Submitted to: International Journal of Remote Sensing
Publication Type: Peer Reviewed Journal
Publication Acceptance Date: 9/4/2003
Publication Date: 2/10/2004
Citation: Anderson, G.L., Carruthers, R.I., Ge, S., Gong, P. 2004. Monitoring of invasive tamarix distribution and effects of biological control with airborne hyperspectral remote sensing. International Journal of Remote Sensing. 26(12):2487-2489. Interpretive Summary: Hyperspectral remotes sensing is a relative new method of identifying plant species using aerial survey techniques. A digital imaging device scans the target substrate across a wide range of different wavelengths. Using complex multi-spectral analysis procedures this research was able not only to detect the invasive plant species, saltcedar, but also to locate areas where insect natural enemies had caused extensive defoliation to this pest plant. This work is being used as the basis for assessing the effectiveness of a multi-agency effort to control saltcedar in six western states using biological control agents imported by USDA-ARS from China.
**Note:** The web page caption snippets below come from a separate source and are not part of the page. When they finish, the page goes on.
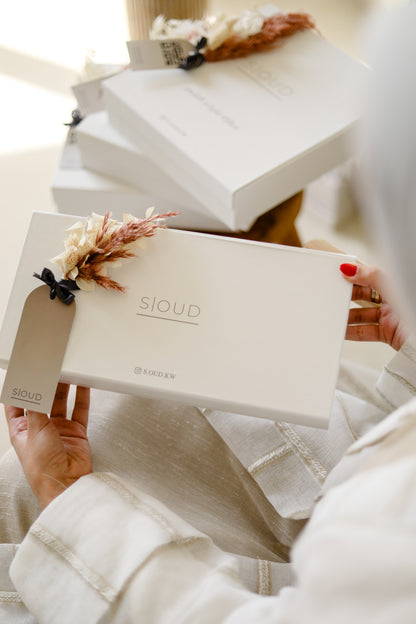 بوكس صغير مع زهرة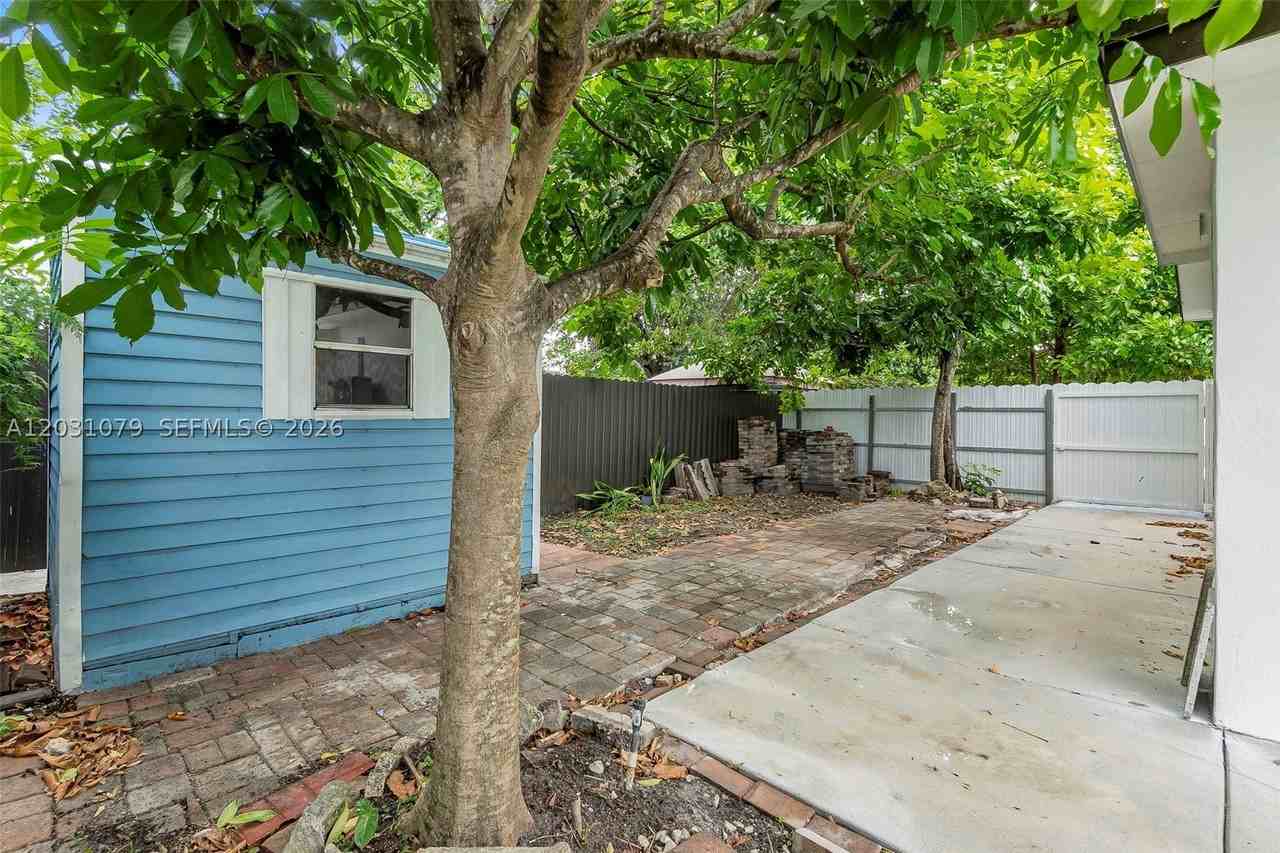 6101 Sw 24th St #3 - Photo 7 of 17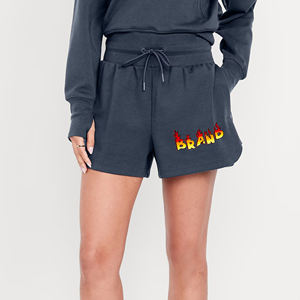 Short pour femmes personnalisé logo brodé personnalisé short respirant longueur avec poches latérales short streatwear pour femmes - Product Image 1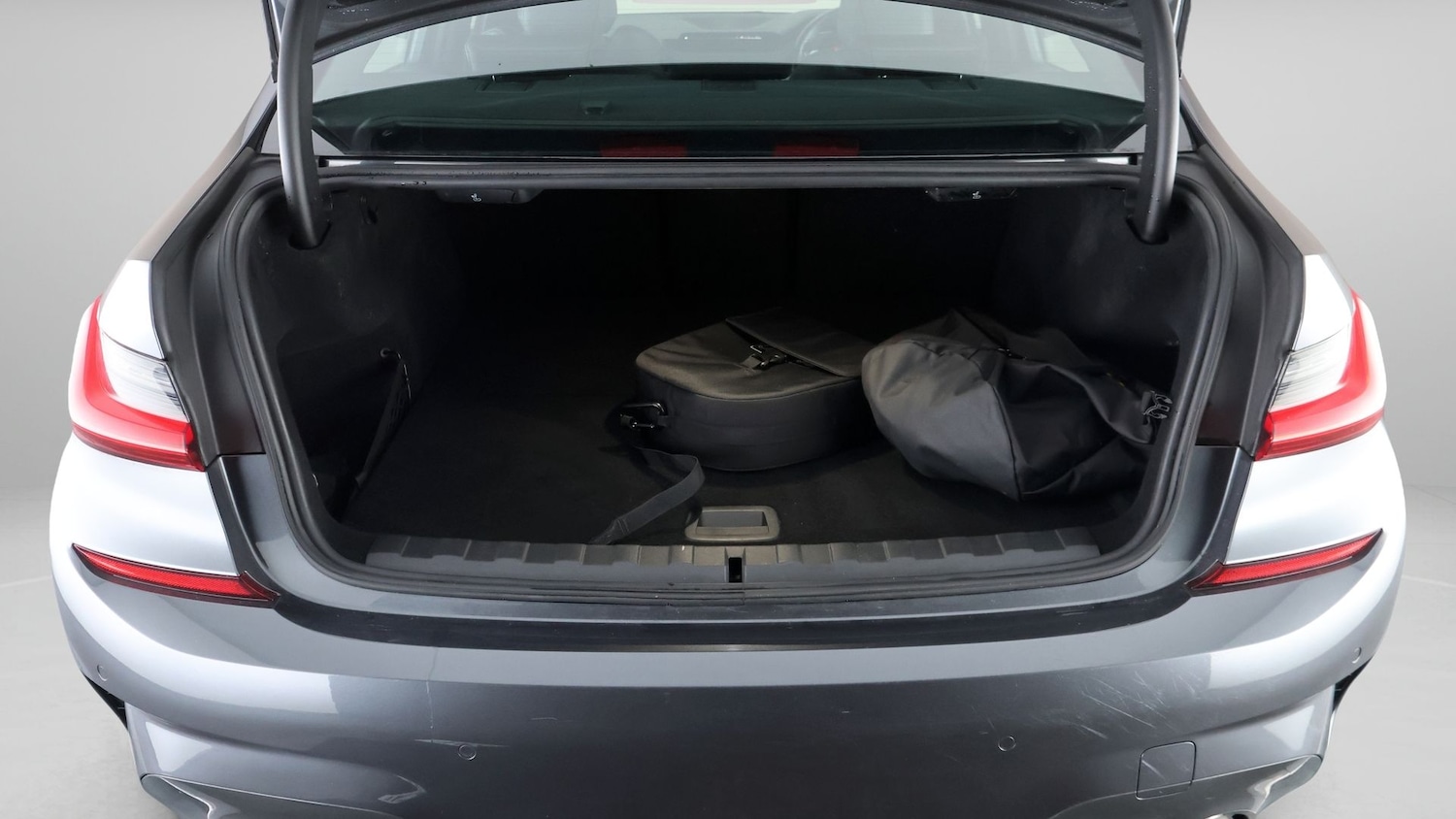 Used BMW 3 Series 2021 for sale - 77668341: Photo 17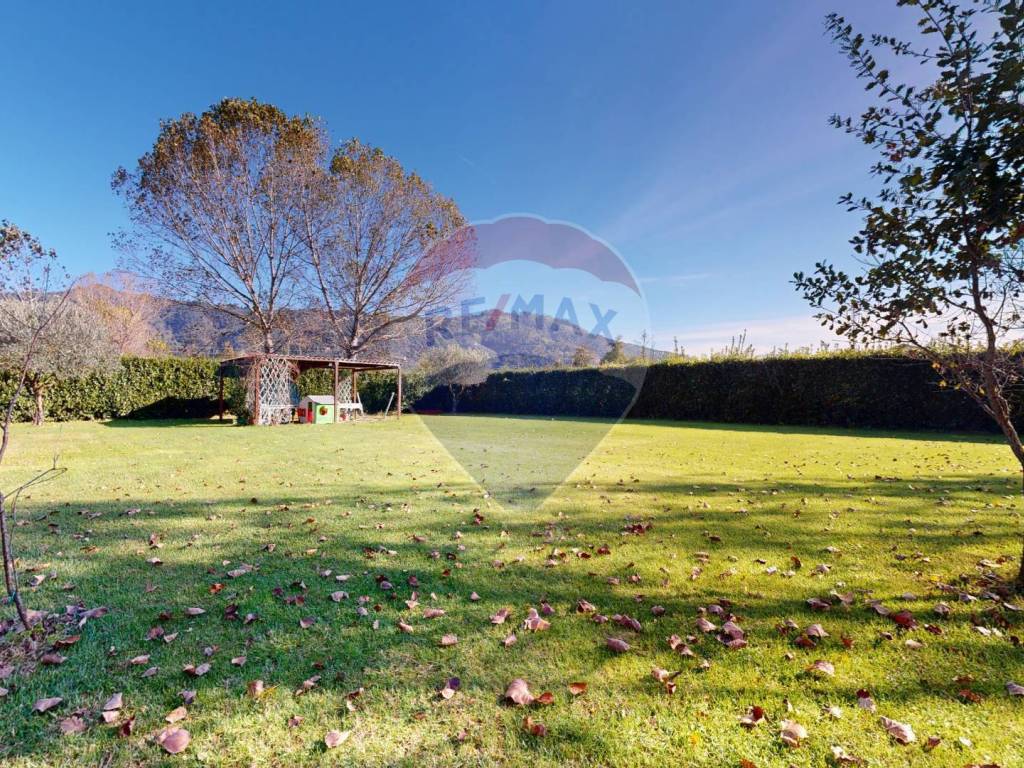 terreno-agricolo-via-degli-orti-massarosa-rif-116322685-immobiliare-it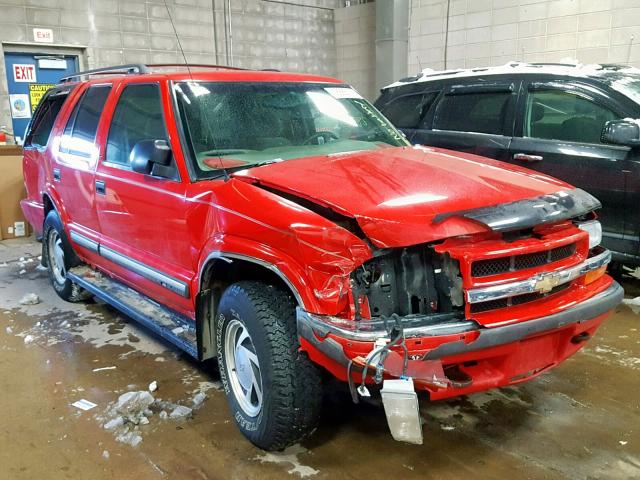 1GNDT13W012121574 - 2001 CHEVROLET BLAZER RED photo 1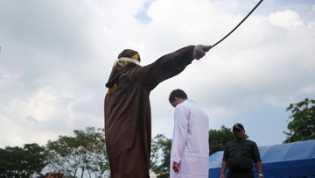 Warga Non Muslim Dihukum Cambuk usai Pesta Miras di Aceh
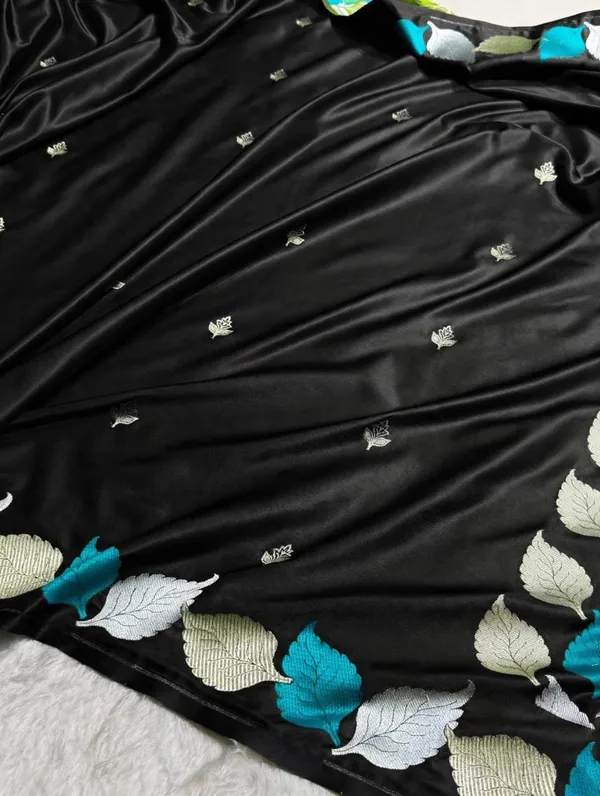 Banarasi_mashru_silk_saree_with_golden_zari_buti_&_multi_color_leaf_design_aanchal_border_saree..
Technical Abstract: Although remote sensing has previously been used to detect invasive species, limited success has been achieved because of low spatial and spectral resolution of some data sources. In this research, the hyperspectral CASI (Compact Airborne Spectrographic Imager) is used to detect the distribution and abundance of saltcedar, and to monitor the control effects of a new biological control agent that USDA released during the summer of 2001. CASI was used to collect images in six different states where the beetles were released. In one release area in Nevada, CASI data were acquired from two different flight missions before and after the beetle caused its feeding damage to the test saltcedar. Through comparison of these images we can easily see the feeding damage caused by this beetle to the target tamarix plants and track the infestation status as it spreads to new areas. The defoliation in this site covered approximately 2 hectares of nearly contiguous saltcedar. These beetles multiplied readily in the Nevada release site and now have increased to many hundreds of thousands of beetles that are expected to spread more extensively in the spring and summer of 2003. In the future, we will continue to use CASI imagery to track the spread and impact of these beneficial insects at a large scale. The hyperspectral imagery captured by the CASI II is ideal for this work because of the systems ability to rapidly change both spatial and spectral resolutions to meet specific needs. The images in this article show false color composites of three CASI bands. The three bands of the before-defoliation image are centered at 767.7 nm, 539.0 nm, 652.8 nm, displayed in red, green and blue, respectively. For the after defoliation image, the three bands are 777.4 nm, 548.4nm, and 669.9 nm, displayed in red, green and blue, respectively. This research is the basis for extensive monitoring technology that will be used to track natural enemy spread and impact in a multiple state biological control program that is now being implemented by USDA-APHIS.